Software keeps most Australian businesses running - from point-of-sale systems and payroll tools to project management and creative apps. But installing an app doesn’t automatically make its use legal for business. You also need the right licence, and you need to use the software within the limits of that licence.
If that sounds daunting, don’t stress. With a bit of upfront knowledge (and a simple process to keep records tidy), you can stay compliant, control costs and avoid the scramble of a vendor audit. This guide explains what software licensing is, why it matters in Australia, and the practical steps to get your business set up the right way.
What Is Software Licensing?
A software licence is a contract that sets the rules for how you can use a particular program or service. When you “buy” or subscribe to software, you’re usually purchasing permission to use it on specific terms - not owning the software outright.
Licences typically cover things like:
- How many users or devices can access the software
- Whether you can copy, modify, or redistribute it
- Where it can be used (e.g. one location vs multiple sites)
- Usage limits (for example, API calls or storage caps in cloud products)
- What happens if terms are breached (suspension, termination, audit rights)

• [LISTED RECORDS]:
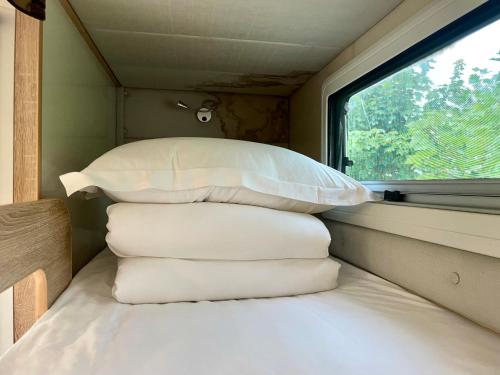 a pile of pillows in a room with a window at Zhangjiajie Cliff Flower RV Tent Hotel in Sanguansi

...

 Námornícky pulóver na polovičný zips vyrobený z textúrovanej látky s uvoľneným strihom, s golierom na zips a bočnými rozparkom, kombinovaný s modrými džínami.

• [INSTRUCTION A]: From the software licensing guide, output the passage from "If that sounds" up to and including "in cloud products)".
• [INSTRUCTION B]: According to the software licensing guide, what do licences typically cover? List every item.

• [WORKED SOLUTION A]:
If that sounds daunting, don’t stress. With a bit of upfront knowledge (and a simple process to keep records tidy), you can stay compliant, control costs and avoid the scramble of a vendor audit. This guide explains what software licensing is, why it matters in Australia, and the practical steps to get your business set up the right way.
What Is Software Licensing?
A software licence is a contract that sets the rules for how you can use a particular program or service. When you “buy” or subscribe to software, you’re usually purchasing permission to use it on specific terms - not owning the software outright.
Licences typically cover things like:
- How many users or devices can access the software
- Whether you can copy, modify, or redistribute it
- Where it can be used (e.g. one location vs multiple sites)
- Usage limits (for example, API calls or storage caps in cloud products)

• [WORKED SOLUTION B]:
- How many users or devices can access the software
- Whether you can copy, modify, or redistribute it
- Where it can be used (e.g. one location vs multiple sites)
- Usage limits (for example, API calls or storage caps in cloud products)
- What happens if terms are breached (suspension, termination, audit rights)